There are some critical issues that evidently need improvement, notwithstanding the development of new vaccines and anti-viral drugs: (1) continuous monitoring to allow the timely identification of new coronavirus variants; (2) international cooperation to spread this information globally; (3) timely adoption of local lockdown measures; (4) public awareness to the ongoing battle and preparedness to comply with government dispositions.
A deeper problem probably lies at the heart of the matter: why did those who should have been on the alert, i.e., the CDCs, particularly from those countries that suffered most (Fig. 1), NOT learn from the past, despite warnings from the scientific community? Why did the information made available by scientists worldwide NOT result in the acquisition of new measures by all those CDCs which should have been at the forefront of prevention? Monitoring of SARS-CoV-2 in wastewater is emerging as an effective means to measure the spread of the virus and its possible variants [
61,
62]. Nothing new, as it has previously been used to monitor other viruses spreading in the community [
63]: why was it not implemented after the SARS-outbreak?
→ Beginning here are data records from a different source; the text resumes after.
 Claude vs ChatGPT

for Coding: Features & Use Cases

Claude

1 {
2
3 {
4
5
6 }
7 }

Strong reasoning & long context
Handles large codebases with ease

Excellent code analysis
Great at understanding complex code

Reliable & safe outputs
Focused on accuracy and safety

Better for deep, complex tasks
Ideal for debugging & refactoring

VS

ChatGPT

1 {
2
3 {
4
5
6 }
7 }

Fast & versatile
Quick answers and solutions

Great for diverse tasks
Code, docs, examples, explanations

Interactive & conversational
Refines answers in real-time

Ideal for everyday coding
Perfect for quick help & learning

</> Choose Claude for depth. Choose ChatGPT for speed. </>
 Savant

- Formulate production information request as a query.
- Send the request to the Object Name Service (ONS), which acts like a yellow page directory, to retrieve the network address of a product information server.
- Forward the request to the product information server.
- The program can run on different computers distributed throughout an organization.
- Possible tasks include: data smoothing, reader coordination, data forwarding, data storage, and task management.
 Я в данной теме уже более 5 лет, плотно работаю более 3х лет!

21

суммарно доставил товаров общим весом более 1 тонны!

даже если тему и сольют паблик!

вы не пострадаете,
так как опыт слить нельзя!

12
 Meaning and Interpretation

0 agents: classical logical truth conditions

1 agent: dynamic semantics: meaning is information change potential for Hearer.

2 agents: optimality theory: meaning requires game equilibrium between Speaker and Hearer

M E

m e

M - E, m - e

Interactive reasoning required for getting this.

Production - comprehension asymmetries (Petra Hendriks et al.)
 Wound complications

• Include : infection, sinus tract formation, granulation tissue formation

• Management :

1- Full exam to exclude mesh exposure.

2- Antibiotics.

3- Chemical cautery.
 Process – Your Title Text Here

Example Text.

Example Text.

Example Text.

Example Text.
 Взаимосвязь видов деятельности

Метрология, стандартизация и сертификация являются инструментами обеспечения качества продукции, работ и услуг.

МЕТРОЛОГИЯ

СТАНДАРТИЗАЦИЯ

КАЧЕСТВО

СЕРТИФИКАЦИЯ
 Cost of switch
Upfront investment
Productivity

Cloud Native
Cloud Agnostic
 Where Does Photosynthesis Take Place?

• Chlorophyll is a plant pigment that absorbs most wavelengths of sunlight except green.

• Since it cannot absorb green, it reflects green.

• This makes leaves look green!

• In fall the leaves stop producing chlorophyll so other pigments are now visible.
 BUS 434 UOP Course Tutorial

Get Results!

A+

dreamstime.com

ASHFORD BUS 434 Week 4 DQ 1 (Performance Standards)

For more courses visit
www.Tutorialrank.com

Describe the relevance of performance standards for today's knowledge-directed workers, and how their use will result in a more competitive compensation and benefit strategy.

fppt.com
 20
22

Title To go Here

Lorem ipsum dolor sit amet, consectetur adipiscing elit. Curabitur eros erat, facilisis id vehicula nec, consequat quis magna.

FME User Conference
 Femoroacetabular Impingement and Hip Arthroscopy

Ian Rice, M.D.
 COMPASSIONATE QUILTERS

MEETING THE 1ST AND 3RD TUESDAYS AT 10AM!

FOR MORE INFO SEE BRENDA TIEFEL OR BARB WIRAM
The answers to these questions are not related to science. It would be advisable in the future to learn from past mistakes, to overcome a politically-motivated reluctance to acknowledge that globalization poses risks to public health and to close the apparent gap between the global scientific community’s understanding of the threat and the belated and ineffectual implementation of the necessary countermeasures by national and international CDCs, who inform governments’ decisions. At the border where science merges with politics, some information is apparently “lost in translation.”
Science-led, not policy-driven decision-making on public health issues is essential. It is time to examine the process by which Western National and International Centers for Disease Control enroll and train their staff and how they use the information coming from the “field” to implement national and international response plans. The stakes are too high not to demand excellence from the official organisms that shape the decisions that will affect our lives in the near future.
The negligence and tardiness of the Western CDCs in applying effective preventive measures to a pandemic foretold must be confronted and overcome, in order not to repeat the same mistakes in the future. Putting the blame on foreign countries for what should be in the first place the responsibility of each national public health protection body does not go in the right direction to address this issue.